## Exercise objective
A faithful copy is required: transcribe each line below exactly, minus the pictures.

## Supplied information
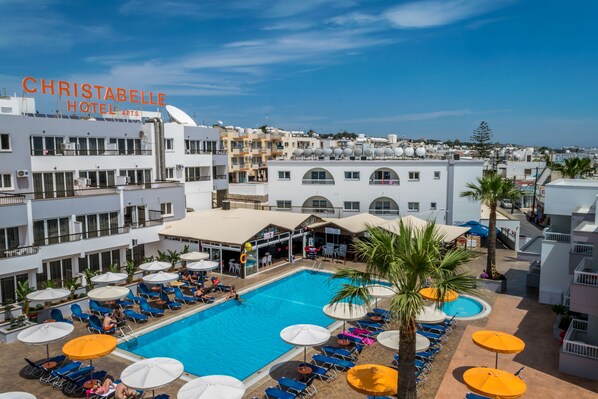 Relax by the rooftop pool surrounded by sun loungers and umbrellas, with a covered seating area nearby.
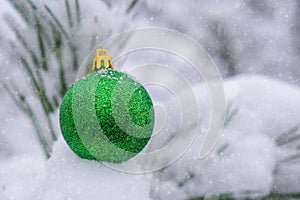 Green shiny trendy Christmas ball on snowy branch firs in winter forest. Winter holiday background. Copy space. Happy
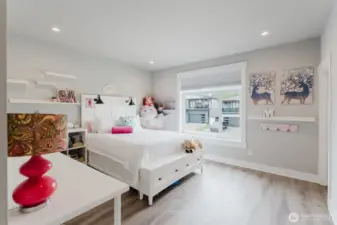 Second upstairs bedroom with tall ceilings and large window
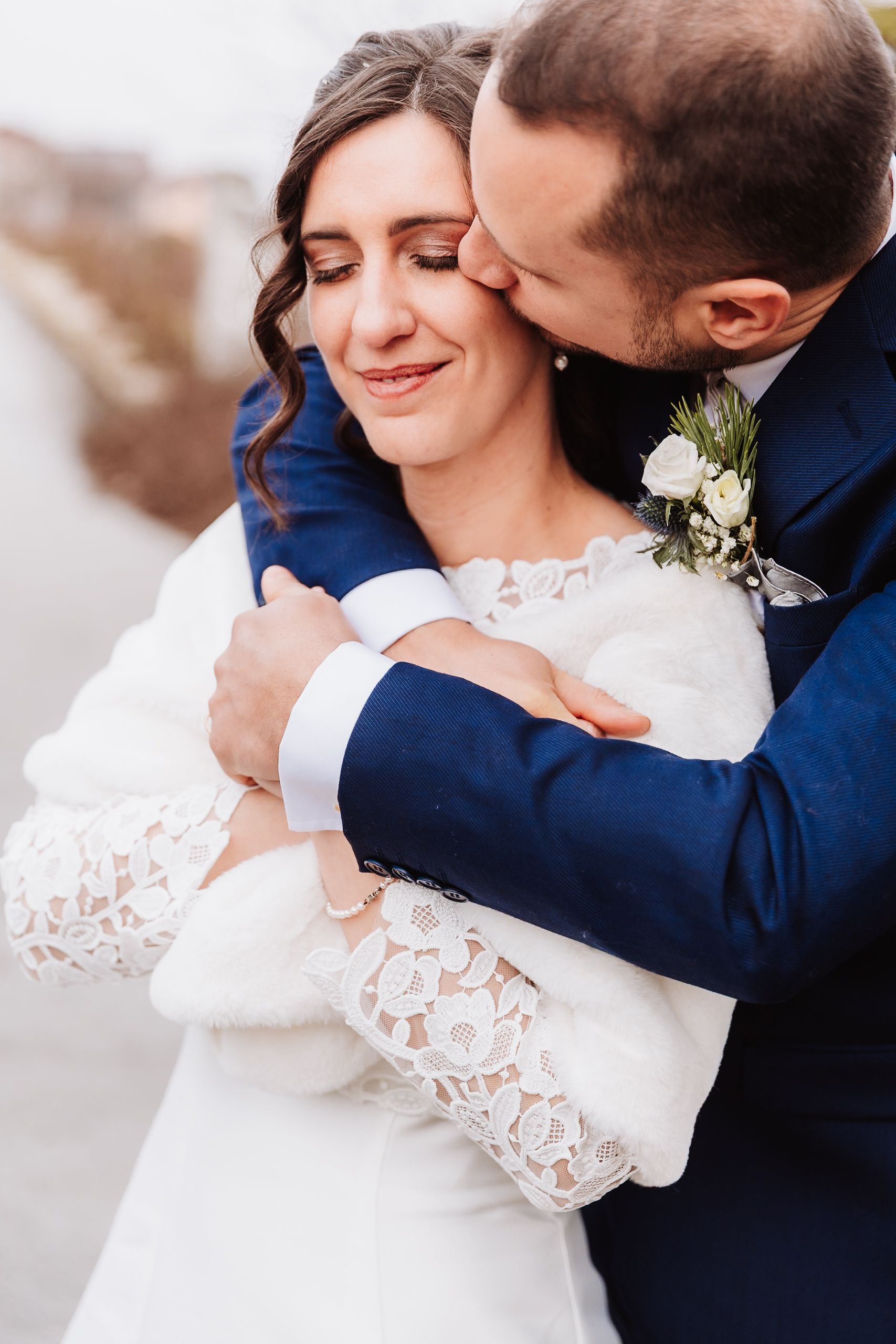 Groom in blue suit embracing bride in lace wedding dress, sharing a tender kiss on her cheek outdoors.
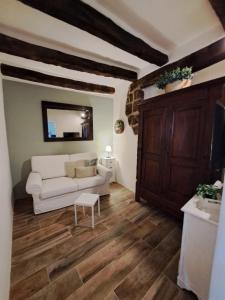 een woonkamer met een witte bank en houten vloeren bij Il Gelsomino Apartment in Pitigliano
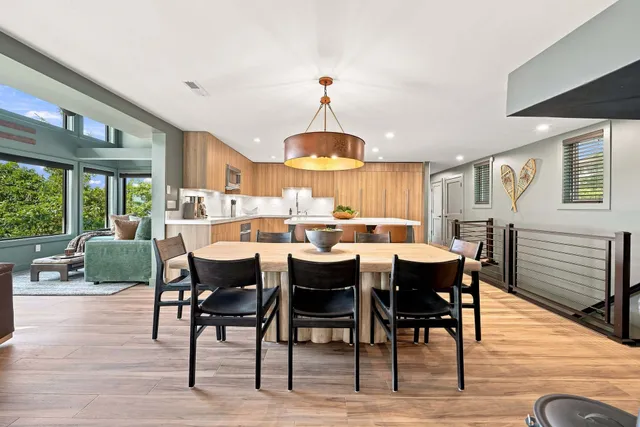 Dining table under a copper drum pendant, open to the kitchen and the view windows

## Expected answer
 Relax by the rooftop pool surrounded by sun loungers and umbrellas, with a covered seating area nearby.
 Green shiny trendy Christmas ball on snowy branch firs in winter forest. Winter holiday background. Copy space. Happy
 Second upstairs bedroom with tall ceilings and large window
 Groom in blue suit embracing bride in lace wedding dress, sharing a tender kiss on her cheek outdoors.
 een woonkamer met een witte bank en houten vloeren bij Il Gelsomino Apartment in Pitigliano
 Dining table under a copper drum pendant, open to the kitchen and the view windows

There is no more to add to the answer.